Quando escuto as tradicionais acusações dos direitistas e liberais aos “ditadores” comunistas (ou não) e suas listas de mortes – cujos números são sempre criados em “freestyle” ou usando dados do instituto TireyDoku – eu exijo que qualquer avaliação da história destes personagens não ceda às pressões do anacronismo e avaliem o contexto em que estas revoluções foram estabelecidas.
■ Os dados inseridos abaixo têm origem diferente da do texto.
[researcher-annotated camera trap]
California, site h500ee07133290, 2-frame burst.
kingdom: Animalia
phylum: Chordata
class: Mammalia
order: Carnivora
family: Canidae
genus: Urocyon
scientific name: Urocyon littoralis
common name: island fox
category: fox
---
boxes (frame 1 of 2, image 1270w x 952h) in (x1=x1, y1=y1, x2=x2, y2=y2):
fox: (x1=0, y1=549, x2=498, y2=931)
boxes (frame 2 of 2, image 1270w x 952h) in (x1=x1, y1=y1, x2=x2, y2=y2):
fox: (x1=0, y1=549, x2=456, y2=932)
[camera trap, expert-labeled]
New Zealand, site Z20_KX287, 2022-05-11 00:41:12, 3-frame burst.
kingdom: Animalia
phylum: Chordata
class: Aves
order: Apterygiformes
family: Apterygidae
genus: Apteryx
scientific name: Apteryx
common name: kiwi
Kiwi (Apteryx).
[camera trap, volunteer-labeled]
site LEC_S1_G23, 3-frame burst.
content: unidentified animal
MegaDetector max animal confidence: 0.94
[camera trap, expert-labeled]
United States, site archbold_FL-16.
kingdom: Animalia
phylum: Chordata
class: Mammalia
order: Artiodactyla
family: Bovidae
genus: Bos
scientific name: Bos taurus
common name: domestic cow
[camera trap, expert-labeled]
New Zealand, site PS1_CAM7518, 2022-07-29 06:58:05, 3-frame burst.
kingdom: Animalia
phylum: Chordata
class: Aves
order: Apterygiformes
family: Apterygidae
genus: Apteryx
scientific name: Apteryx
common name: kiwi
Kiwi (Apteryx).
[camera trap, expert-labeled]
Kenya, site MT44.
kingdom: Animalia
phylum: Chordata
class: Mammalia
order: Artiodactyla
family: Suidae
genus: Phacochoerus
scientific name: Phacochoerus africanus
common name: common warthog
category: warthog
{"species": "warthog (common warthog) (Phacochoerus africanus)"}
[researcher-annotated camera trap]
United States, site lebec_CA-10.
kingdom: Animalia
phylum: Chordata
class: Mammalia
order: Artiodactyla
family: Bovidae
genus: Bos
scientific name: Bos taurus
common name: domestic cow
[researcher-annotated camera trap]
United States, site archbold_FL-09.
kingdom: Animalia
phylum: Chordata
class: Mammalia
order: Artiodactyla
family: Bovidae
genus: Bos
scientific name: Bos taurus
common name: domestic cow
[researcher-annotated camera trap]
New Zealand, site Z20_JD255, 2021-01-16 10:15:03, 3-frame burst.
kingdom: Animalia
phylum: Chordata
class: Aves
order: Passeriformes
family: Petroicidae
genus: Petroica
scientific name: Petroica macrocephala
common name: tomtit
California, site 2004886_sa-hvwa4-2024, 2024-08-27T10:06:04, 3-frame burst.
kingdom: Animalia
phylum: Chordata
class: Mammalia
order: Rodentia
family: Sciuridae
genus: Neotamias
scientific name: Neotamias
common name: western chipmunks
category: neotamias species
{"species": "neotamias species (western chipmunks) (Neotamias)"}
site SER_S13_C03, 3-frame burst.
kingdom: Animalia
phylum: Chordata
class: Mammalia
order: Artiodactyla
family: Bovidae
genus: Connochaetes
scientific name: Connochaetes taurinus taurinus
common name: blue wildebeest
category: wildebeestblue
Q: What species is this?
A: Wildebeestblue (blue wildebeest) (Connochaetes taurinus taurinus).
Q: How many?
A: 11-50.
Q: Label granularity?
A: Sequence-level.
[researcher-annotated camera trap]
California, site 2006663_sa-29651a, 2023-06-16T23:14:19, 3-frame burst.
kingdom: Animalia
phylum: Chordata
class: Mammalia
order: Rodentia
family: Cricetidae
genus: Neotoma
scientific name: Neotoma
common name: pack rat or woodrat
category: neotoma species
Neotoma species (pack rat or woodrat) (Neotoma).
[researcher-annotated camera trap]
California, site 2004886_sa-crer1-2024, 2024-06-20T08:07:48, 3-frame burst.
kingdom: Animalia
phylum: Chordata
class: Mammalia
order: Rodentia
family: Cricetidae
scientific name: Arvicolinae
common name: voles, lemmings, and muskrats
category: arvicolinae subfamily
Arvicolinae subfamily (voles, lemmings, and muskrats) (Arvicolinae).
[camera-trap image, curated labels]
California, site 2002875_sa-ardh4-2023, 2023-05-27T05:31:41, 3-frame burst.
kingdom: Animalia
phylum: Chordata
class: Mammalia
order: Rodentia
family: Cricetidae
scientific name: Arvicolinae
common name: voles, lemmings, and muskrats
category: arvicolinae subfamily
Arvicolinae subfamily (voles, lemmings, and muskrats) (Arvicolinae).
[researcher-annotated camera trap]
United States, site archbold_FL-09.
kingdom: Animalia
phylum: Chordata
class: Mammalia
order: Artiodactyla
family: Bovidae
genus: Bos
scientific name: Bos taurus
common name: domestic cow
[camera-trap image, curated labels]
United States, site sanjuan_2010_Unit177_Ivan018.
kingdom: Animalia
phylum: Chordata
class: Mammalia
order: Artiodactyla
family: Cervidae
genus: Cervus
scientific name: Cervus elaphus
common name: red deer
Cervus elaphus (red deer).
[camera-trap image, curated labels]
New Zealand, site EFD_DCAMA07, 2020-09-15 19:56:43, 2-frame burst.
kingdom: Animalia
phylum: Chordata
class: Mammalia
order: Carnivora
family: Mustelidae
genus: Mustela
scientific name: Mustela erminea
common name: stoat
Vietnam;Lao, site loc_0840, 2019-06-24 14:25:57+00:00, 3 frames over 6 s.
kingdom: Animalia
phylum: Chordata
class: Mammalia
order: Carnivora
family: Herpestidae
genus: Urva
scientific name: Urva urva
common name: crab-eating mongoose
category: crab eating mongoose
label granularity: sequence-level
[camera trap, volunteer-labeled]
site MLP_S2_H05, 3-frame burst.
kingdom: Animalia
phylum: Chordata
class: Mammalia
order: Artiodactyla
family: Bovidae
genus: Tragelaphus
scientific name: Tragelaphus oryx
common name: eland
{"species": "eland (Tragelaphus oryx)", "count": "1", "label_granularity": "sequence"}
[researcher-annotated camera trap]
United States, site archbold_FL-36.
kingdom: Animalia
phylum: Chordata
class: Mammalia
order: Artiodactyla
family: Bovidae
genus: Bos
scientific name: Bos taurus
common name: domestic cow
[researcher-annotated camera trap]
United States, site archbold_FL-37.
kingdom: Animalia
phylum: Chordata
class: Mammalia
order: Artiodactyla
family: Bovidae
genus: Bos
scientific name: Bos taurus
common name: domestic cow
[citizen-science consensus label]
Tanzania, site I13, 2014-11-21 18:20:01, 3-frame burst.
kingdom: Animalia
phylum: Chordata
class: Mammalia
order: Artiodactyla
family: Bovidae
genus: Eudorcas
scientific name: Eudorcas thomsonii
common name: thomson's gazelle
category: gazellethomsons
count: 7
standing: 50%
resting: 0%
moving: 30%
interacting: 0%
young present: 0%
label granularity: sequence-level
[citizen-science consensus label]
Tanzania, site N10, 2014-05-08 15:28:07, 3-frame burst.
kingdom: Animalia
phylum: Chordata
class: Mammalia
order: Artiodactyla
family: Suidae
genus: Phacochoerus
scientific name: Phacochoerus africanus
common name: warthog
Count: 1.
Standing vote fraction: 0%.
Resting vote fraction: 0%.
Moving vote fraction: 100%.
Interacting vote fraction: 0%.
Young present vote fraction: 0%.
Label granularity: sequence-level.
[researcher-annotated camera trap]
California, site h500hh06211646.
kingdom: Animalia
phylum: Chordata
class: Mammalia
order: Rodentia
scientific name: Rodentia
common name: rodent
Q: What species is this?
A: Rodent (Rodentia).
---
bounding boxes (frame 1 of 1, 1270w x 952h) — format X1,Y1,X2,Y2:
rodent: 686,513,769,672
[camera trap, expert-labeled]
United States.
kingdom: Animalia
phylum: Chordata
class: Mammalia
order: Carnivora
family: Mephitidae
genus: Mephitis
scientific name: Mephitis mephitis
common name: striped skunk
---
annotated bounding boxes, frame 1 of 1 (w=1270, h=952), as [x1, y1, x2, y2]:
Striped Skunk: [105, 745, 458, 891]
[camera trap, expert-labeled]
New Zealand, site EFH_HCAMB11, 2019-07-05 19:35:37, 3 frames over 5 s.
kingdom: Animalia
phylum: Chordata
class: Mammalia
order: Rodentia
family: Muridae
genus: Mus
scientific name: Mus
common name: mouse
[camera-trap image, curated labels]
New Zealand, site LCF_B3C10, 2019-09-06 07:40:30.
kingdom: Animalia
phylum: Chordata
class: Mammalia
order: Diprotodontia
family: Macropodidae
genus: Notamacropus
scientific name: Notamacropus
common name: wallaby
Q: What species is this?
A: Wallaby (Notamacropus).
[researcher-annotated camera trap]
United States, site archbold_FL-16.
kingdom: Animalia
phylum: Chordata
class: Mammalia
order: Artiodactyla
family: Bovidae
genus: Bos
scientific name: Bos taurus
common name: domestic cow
Olhem, como exemplo claro, a história da China e o “século de humilhações” pelo qual passou. Anos de exploração estrangeira, repletos de abusos e o confisco de suas riquezas. Pensem nas derrotas humilhantes nas Guerras do Ópio, a pobreza do seu povo, a espoliação produzida pelos colonizadores ingleses e ficará mais fácil compreender a necessária reação para a liberdade do povo chinês. Sem entender a realidade das múltiplas invasões estrangeiras e as lutas internas fica mais complicado colocar em contexto a libertação da China em 1949 através da guerra civil e a “grande marcha” de Mao Zedong. Entretanto, a ninguém seria lícito imaginar que a entrega da China aos chineses seria feita sem os tradicionais massacres que as nações imperialistas impõem como punição aos povos dominados. É necessário também lembrar o que era a China em meados do século XX e o quanto sofreu durante a invasão japonesa, a perda da Manchúria na segunda guerra mundial e os 14 milhões de mortos que sucumbiram nessa guerra brutal contra o domínio nipônico.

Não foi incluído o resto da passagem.